# NEW UPDATE 9/23/15- Big buck getting bit by snake!!



## WOODSWIZE (Aug 24, 2015)

Zoom in (on your computer, hold control down while hitting + or - on your keyboard) and look at the snake on the left side of pic on his antlers.
You think he will be ok?


----------



## oops1 (Aug 24, 2015)

I can't see it


----------



## SouthPaw Draw (Aug 24, 2015)

I'm missing it too.


----------



## DYI hunting (Aug 24, 2015)

All I see is a tree branch?


----------



## six (Aug 24, 2015)

Me either?


----------



## northgeorgiasportsman (Aug 24, 2015)

There's some mushrooms you really shouldn't eat....


----------



## hunterofopportunity (Aug 24, 2015)

That's a forked stick not the mouth of a snake.


----------



## Gut_Pile (Aug 24, 2015)

Wut?


----------



## brunofishing (Aug 24, 2015)

He's a goner!!


----------



## whitetailfreak (Aug 24, 2015)

Lets see a few more pics from this cam. Thats a forked stick I do believe.


----------



## six (Aug 24, 2015)

brunofishing said:


> He's a goner!!


----------



## peanutman04 (Aug 24, 2015)

Oak snake.


----------



## Da Possum (Aug 24, 2015)

Dang.....prayers sent for a quick recovery!


----------



## deerhuntingdawg (Aug 24, 2015)

peanutman04 said:


> Oak snake.



Rare and vicious


----------



## NCHillbilly (Aug 24, 2015)

Uhhhhh.........


----------



## mark-7mag (Aug 24, 2015)

That's a good imagination


----------



## LTZ25 (Aug 24, 2015)

Do you look at every picture this hard ?


----------



## Buck Nasty (Aug 24, 2015)

Im going coo-coo for co-co puffs.


----------



## Bucky T (Aug 24, 2015)

Poisonous Cobra Rattler


----------



## Whitetailfreak23 (Aug 24, 2015)

Looks like a forked drop tine lol


----------



## hold em hook (Aug 24, 2015)

timber rattler for sure


----------



## Milkman (Aug 24, 2015)

Looks like the missing Gaboon Viper


----------



## Kanook (Aug 24, 2015)

It appears to be a fork/claw on the tip.


----------



## WOODSWIZE (Aug 24, 2015)

OK -I zoomed in more and snapped a pic of the snake about to strike the buck. Look to the left of the bucks right eye (left side of pic) and you can see the snake about to get him!
But, good news! -the snake was a non-venomous "Eastern Buck Striker" that hangs out around salt and mineral licks.


----------



## blood on the ground (Aug 24, 2015)

Prayers sent for the deer!


----------



## BUCK 87JT (Aug 24, 2015)

WORK INSTRUCTIONS:
A - From the buck-and-snake thread, copy out word for word the stretch from "## Kanook (Aug" through "and mineral licks.".
B - In his second post in the buck-and-snake thread, why does WOODSWIZE say there is "good news" for the buck? Answer in one to three sentences.

DATASET EXCERPTS:
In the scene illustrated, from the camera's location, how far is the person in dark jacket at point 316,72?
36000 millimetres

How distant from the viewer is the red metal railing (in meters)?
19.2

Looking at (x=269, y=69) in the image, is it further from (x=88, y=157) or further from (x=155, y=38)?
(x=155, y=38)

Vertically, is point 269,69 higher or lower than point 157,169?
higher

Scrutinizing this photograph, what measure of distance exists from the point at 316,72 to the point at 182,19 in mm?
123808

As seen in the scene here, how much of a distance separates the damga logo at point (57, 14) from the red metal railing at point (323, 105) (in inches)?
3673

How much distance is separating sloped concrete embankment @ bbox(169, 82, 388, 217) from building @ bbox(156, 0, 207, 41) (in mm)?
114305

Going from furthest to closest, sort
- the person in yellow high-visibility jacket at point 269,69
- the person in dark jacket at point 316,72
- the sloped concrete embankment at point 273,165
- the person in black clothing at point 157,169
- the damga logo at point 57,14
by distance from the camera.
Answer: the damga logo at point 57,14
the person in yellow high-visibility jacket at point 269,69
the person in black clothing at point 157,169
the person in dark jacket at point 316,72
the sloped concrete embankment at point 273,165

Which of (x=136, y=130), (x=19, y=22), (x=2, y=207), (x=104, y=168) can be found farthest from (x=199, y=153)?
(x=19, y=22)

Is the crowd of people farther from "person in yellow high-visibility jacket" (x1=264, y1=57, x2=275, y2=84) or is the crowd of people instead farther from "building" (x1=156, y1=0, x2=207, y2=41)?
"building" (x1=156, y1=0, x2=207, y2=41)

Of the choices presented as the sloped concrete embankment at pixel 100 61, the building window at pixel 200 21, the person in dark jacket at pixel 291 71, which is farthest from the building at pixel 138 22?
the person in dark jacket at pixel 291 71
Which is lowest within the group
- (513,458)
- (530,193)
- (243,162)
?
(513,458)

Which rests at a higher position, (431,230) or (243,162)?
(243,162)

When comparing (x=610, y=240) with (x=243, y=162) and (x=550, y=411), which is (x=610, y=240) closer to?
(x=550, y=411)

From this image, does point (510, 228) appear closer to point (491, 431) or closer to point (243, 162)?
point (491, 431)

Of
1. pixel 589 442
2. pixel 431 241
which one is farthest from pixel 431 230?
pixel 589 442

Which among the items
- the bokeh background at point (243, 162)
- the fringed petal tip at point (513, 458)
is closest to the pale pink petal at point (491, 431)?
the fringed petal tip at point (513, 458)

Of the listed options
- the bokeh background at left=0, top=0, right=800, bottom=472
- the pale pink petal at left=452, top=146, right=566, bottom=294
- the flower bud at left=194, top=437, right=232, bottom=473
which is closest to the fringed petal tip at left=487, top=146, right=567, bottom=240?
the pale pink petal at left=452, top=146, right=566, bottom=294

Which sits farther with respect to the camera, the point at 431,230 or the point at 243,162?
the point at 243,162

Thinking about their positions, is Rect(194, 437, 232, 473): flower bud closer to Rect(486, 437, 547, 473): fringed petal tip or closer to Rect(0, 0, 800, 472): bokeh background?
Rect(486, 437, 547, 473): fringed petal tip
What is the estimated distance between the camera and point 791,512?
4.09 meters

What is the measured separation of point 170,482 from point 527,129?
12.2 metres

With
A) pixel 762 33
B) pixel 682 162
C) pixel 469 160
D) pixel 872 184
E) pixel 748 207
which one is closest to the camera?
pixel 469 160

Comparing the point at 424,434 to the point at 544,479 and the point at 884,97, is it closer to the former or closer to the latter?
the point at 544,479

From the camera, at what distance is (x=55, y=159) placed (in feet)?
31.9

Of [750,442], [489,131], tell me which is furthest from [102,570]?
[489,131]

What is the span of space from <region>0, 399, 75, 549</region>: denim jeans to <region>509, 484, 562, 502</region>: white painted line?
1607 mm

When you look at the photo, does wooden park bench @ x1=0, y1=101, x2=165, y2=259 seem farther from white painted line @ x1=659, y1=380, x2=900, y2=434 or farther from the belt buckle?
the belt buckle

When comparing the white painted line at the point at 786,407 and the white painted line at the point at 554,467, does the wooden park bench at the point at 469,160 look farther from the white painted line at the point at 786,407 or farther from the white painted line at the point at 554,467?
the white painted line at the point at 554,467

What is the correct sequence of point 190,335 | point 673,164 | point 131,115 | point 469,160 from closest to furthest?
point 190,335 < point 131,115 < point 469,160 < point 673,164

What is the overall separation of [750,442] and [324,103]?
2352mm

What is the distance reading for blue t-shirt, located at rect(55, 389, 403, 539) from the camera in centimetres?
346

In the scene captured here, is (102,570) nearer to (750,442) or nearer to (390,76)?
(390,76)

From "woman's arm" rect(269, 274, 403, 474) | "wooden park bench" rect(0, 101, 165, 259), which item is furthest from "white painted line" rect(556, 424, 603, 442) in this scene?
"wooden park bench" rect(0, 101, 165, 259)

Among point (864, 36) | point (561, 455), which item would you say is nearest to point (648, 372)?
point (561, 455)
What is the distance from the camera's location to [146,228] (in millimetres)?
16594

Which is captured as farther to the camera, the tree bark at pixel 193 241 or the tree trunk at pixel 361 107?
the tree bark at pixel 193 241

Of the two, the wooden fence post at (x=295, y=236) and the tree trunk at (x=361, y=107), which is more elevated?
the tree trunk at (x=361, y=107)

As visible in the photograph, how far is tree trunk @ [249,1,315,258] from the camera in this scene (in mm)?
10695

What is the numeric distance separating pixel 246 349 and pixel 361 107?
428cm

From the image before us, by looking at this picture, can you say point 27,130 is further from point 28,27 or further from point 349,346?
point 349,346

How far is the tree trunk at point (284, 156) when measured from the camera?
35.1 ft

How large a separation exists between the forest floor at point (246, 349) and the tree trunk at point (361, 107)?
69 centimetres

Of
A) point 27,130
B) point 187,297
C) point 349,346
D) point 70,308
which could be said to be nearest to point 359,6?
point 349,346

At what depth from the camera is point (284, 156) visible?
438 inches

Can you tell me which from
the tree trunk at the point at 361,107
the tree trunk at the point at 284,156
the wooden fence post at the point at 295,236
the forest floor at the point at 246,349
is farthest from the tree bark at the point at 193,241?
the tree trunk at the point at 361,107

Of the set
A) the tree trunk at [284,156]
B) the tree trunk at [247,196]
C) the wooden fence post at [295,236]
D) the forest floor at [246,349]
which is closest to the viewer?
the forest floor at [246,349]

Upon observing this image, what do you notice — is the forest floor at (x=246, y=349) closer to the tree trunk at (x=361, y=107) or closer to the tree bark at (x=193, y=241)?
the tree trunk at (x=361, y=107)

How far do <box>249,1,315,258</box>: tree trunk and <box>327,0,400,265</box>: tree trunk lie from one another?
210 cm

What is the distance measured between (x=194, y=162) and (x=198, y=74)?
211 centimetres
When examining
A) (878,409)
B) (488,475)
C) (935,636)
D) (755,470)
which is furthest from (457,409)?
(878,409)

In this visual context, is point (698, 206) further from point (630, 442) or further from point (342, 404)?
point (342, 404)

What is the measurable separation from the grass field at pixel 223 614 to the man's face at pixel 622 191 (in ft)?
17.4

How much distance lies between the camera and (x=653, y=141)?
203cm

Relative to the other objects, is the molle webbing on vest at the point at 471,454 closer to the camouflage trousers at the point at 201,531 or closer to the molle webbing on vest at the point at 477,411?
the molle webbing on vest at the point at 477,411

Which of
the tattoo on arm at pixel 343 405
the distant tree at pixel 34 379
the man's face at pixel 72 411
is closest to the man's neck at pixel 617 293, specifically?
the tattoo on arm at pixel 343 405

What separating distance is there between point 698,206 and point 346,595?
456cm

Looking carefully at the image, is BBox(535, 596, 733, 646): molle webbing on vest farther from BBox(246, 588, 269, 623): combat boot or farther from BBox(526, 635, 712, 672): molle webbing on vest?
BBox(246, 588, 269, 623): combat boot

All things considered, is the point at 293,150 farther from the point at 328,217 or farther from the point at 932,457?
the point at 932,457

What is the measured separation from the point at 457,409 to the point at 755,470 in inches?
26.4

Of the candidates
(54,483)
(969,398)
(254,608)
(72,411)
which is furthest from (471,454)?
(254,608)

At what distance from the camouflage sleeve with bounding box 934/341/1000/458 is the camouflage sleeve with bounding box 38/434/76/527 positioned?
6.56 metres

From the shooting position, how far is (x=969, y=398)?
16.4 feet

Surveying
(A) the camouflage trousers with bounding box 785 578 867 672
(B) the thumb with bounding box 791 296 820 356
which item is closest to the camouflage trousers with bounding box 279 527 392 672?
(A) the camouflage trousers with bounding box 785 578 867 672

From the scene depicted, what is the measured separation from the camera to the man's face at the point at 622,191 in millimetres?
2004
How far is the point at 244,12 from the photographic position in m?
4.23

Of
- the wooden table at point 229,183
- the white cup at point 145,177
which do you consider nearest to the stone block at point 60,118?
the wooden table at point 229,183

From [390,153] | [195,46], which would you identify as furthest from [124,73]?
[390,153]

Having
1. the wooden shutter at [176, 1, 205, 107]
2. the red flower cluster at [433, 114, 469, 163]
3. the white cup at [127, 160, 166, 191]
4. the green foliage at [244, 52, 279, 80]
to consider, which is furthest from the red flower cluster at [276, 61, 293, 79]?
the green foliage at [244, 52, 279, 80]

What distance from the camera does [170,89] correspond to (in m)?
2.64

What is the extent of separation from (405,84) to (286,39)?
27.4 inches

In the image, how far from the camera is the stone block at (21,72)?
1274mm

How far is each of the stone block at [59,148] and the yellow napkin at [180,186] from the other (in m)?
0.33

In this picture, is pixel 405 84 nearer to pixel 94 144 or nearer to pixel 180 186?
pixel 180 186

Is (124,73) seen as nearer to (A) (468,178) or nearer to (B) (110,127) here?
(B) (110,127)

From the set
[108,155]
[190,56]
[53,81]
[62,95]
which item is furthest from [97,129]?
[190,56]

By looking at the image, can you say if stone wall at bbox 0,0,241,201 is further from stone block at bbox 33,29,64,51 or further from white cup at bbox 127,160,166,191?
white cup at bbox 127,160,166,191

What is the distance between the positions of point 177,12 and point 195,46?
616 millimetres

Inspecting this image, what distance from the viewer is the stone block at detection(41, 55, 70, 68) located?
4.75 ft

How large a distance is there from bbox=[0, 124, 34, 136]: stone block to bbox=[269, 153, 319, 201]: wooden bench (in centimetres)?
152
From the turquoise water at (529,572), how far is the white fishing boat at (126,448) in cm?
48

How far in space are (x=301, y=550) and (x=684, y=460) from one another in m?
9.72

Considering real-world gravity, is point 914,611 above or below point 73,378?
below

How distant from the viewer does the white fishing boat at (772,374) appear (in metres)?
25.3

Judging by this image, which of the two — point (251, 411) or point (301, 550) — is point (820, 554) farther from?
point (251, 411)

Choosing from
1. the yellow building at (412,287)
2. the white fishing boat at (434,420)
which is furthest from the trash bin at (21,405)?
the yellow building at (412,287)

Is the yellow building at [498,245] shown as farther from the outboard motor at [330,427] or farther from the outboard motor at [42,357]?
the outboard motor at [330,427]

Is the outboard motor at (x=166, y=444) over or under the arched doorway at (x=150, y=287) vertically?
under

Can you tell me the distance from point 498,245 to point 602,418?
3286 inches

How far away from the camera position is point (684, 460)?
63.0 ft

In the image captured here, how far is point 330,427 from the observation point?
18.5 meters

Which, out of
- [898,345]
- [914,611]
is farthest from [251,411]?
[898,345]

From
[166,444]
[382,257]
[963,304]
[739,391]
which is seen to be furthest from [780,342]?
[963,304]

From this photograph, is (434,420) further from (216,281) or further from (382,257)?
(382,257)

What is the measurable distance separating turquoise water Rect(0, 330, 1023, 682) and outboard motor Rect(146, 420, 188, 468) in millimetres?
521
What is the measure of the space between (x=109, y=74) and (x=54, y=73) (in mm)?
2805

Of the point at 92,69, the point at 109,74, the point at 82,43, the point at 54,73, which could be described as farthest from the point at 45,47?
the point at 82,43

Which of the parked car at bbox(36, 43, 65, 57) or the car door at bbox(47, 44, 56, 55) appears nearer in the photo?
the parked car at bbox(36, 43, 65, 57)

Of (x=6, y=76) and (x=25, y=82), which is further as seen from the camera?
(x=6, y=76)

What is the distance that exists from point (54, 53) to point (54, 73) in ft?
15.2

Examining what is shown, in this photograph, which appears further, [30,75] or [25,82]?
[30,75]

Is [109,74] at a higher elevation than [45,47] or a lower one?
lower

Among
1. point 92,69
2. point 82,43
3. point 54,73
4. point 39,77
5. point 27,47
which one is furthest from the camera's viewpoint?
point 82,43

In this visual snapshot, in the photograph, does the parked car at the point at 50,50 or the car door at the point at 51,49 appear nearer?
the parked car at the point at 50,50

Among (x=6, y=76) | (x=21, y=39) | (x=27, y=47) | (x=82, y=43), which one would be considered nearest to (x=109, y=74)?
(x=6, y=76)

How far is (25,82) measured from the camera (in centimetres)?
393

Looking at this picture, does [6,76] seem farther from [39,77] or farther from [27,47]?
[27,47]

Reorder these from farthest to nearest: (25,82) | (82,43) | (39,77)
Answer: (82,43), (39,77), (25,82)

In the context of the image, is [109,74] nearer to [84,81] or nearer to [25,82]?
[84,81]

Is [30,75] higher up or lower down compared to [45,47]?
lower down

FINAL ANSWERS:
A -
## Kanook (Aug 24, 2015)

It appears to be a fork/claw on the tip.


----------



## WOODSWIZE (Aug 24, 2015)

OK -I zoomed in more and snapped a pic of the snake about to strike the buck. Look to the left of the bucks right eye (left side of pic) and you can see the snake about to get him!
But, good news! -the snake was a non-venomous "Eastern Buck Striker" that hangs out around salt and mineral licks.

B - He says it is good news because the snake was a non-venomous "Eastern Buck Striker." He adds that this snake hangs out around salt and mineral licks.